The Arthur Building was also the home of the New London United Negro Welfare Council, which started during WWI, when Elizabeth Jeter Green organized a group of young women to aid Black soldiers who were traveling through the city on their way to fight in Europe. After the war, “The Canteen,” as the group called itself, helped local residents with rent, food, utility bills and clothing.

A list of the building’s tenants provided by New London Landmarks shows the welfare council as a tenant only in 1927, and the group later used 39 Tilley St. as its headquarters.

The council’s secretary, Sadie Dillon Harrison, and her partner Edwin Henry Hackley, wrote a guide for where Black travelers could find safe places to stay in 300 cities.

This undated photo shows 38 Green St. in the 1970s. (Courtesy New London Landmarks)

Published in 1930, “Hackley and Harrison’s Hotel and Apartment Guide for Colored Travelers” pre-dated the more commonly known “Negro Motorist’s Green Book” by seven years, as a guide for Black people to find shelter while traveling through the segregated United States.

Harrison also served as executive secretary for the finance corporation, working with her half-brother, Johnson. They were both the children of Halle Tanner Johnson, who was the first woman to pass the Alabama state medical examination in 1891. 

Tom Schuch, who has been researching hidden and widely unknown pieces of New London history, believes the corporation was somehow connected to the People’s Finance Corporation in St. Louis. 

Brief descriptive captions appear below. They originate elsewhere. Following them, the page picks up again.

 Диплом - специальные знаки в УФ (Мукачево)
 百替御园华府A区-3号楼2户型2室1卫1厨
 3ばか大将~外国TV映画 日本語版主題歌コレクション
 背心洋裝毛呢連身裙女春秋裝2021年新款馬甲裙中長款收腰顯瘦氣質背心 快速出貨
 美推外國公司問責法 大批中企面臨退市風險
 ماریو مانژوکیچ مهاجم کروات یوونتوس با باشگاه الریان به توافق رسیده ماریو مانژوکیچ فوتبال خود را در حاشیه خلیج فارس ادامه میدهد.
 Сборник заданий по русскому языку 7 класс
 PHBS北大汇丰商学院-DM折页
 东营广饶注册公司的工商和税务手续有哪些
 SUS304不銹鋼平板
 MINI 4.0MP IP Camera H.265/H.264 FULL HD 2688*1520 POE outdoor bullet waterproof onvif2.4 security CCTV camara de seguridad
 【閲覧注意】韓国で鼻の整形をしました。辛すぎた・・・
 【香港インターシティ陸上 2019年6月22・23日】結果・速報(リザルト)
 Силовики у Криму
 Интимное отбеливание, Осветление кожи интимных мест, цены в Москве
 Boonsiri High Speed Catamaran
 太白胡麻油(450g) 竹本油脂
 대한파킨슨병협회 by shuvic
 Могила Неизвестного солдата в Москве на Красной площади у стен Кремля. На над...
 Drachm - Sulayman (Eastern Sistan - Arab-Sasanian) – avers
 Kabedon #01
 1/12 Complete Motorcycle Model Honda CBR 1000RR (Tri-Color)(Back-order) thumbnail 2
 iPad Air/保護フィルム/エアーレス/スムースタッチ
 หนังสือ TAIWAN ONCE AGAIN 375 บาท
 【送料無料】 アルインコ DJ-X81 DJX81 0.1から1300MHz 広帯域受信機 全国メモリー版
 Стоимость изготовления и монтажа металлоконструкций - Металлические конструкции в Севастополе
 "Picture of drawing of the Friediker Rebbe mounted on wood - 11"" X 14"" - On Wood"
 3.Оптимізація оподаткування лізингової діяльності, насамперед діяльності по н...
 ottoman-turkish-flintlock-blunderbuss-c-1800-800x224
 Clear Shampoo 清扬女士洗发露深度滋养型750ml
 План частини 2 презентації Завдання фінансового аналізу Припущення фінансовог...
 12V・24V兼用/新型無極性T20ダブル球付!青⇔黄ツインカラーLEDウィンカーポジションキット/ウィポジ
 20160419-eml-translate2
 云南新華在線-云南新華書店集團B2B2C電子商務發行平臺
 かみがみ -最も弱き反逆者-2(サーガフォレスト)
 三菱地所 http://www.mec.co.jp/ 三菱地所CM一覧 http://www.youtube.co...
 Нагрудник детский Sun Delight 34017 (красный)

That corporation built a five-story office building that housed Black businesses in the heart of St. Louis’ Mill Creek community, a center of the city’s Black cultural life until the city government razed it in the 1960s in an “urban renewal” effort. Black-owned lenders were essential for Black -owned businesses at a time when few, if any, White-owned banks would give them loans.

“It was at a time when people of color couldn’t get loans for businesses, they couldn’t get loans for cars, they couldn’t get loans for houses,” Schuch said. “So this represented something very, very significant.”

Since its early days as a hub for Black activism in New London, the building has a long, revolving list of tenants, including the Powder Puff Hair Salon that occupied a portion of the building from 1927-1974. More recently, the building housed the Monte Cristo Bookshop, artists’ studios and a gallery, and Cathedral Stained Glass.

Two bands are currently the only tenants, using the building for practice space and storage, Lyman said.